There is widespread agreement that we need to expand solar installations, which still produce less than 1 percent of our electricity.
Our national policy to stimulate installation of solar is more coherent than our policy on innovation and production, but only marginally so.
One of the most important stimulants for private investment in installation is the federal tax credit for solar and wind energy. The tax credit has been in place since 2005, but only for short periods and with no guarantee of renewal. Investment slows when the credit's future is uncertain.
The credit is essential to the business model of installers such as SolarCity, which leases its panels to homeowners. As the owner, the company gets the federal 30 percent investment tax credit. Fortunately, in 2015, Congress extended the tax through 2021. GTM Research estimates that this extension alone will result in more than 50 percent net growth in U.S. solar installations from 2016 to 2020. The credit will be eliminated for residential installations permanently in 2021, and reduced to 10 percent for commercial installations.
There is a crazy quilt of state policies to subsidize solar installations. A total of 29 states have renewable portfolio standards, which require utilities to purchase a defined percentage of renewable energy. And 41 states have mandatory net metering, in which consumers sell solar or wind power back to the utility. Connecticut, with low sunlight and high electricity rates, has heavy subsidies for solar. Nevada has a lot of sunlight and used to be third in the nation in solar installations. But in 2015, the Public Utility Commission increased fees to solar customers and reduced the price utilities pay to buy solar power back from rooftop panels-essentially negating net metering for retail customers, which allowed many to install solar to begin with. SolarCity, Vivint Solar, and Sunrun left the state as their business models cannot work without net metering.

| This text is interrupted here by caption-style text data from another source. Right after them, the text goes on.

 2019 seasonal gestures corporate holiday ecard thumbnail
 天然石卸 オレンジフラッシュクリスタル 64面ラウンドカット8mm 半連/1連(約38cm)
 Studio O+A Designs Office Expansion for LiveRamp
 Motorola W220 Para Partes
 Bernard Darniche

THE DEBATE ABOUT solar parallels arguments about other industrial policies. The U.S. has given up much of its traditional manufacturing in such industries as machine tools, textiles, steel, and consumer electronics. Those losses have consequences both for jobs and for our balance of trade. It took extensive and aggressive trade policies to prevent the loss of the U.S. semiconductor industry to Japan and Korea, as well. However, the U.S. loss of most of the video- and audio-manufacturing industry did not prevent Apple from leapfrogging into entirely new product categories. And of course, the actual products are manufactured mainly in Asia.

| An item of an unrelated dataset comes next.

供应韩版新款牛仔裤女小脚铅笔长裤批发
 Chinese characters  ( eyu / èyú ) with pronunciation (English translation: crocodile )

Solar does provide domestic jobs, but relatively few are in production. According to the Solar Foundation's 2015 survey, there are 209,000 solar workers in the U.S., an increase of 20 percent since 2014 and 123 percent since 2010. Only about 15 percent, however, are in production; with automation, that is not likely to increase much, even if the U.S. stays in the game. Of the remaining jobs, about 57 percent are in installation, with the rest in sales, distribution, and project development. So the rationale for more investment in innovation and production is not simply about jobs.

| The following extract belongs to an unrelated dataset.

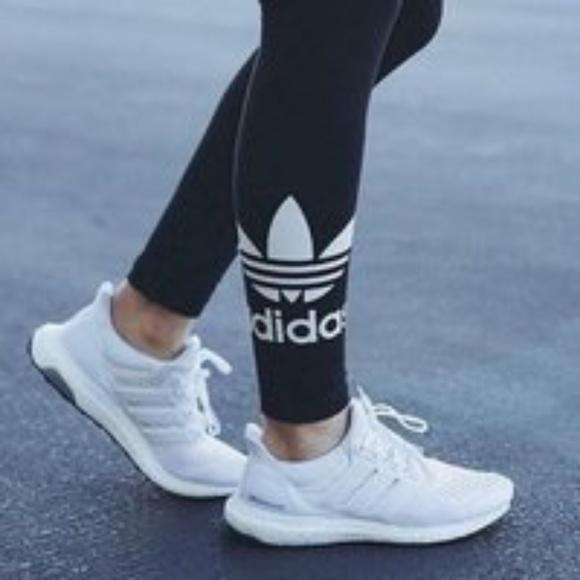 womens adidas ultraboost running shoe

Solar-both installation and manufacturing-epitomizes the technology of the future economy. The debate will continue about whether America truly needs to produce solar cells in order to ramp up generation of solar power. But one thing is clear. If we want U.S. companies to stay in the production business, we need far more coherent policies-on trade, on subsidies, on technology, and on the connection between production and installation-than the ones we have now.